(Data records)
======
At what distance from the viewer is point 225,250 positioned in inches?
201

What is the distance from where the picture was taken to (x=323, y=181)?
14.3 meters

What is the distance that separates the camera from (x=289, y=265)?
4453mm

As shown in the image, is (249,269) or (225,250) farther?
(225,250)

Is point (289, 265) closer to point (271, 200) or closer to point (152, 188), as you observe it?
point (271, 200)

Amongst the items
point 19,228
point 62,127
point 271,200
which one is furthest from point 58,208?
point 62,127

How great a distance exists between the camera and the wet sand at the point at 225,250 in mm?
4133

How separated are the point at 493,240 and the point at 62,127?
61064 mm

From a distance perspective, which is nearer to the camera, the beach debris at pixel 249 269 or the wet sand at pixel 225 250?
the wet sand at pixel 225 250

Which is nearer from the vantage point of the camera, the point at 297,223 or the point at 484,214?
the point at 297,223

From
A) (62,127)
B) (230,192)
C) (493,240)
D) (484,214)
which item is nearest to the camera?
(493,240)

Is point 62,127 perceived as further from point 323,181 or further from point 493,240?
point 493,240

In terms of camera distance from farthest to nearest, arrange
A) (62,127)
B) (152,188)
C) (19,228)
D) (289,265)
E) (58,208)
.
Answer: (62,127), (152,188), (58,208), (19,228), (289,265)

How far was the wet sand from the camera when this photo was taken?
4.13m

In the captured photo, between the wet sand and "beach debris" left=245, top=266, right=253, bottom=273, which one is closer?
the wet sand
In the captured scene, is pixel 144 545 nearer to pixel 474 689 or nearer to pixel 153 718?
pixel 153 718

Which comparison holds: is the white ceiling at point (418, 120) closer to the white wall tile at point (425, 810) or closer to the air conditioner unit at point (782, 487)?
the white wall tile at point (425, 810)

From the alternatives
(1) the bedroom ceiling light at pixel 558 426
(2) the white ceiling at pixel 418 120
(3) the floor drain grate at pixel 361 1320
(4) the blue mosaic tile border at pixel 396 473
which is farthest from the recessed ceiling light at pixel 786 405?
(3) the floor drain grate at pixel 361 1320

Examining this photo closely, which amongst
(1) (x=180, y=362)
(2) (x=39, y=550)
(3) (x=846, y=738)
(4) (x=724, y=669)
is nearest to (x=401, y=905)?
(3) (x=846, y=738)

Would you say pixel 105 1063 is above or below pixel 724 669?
======
## Task to complete:
Copy the data above word for word, beginning at the line that contains "Which comparison holds: is" and continuing through the last line of the data.

## Full response:
Which comparison holds: is the white ceiling at point (418, 120) closer to the white wall tile at point (425, 810) or closer to the air conditioner unit at point (782, 487)?
the white wall tile at point (425, 810)

From the alternatives
(1) the bedroom ceiling light at pixel 558 426
(2) the white ceiling at pixel 418 120
(3) the floor drain grate at pixel 361 1320
(4) the blue mosaic tile border at pixel 396 473
which is farthest from the recessed ceiling light at pixel 786 405?
(3) the floor drain grate at pixel 361 1320

Examining this photo closely, which amongst
(1) (x=180, y=362)
(2) (x=39, y=550)
(3) (x=846, y=738)
(4) (x=724, y=669)
is nearest to (x=401, y=905)?
(3) (x=846, y=738)

Would you say pixel 105 1063 is above or below pixel 724 669?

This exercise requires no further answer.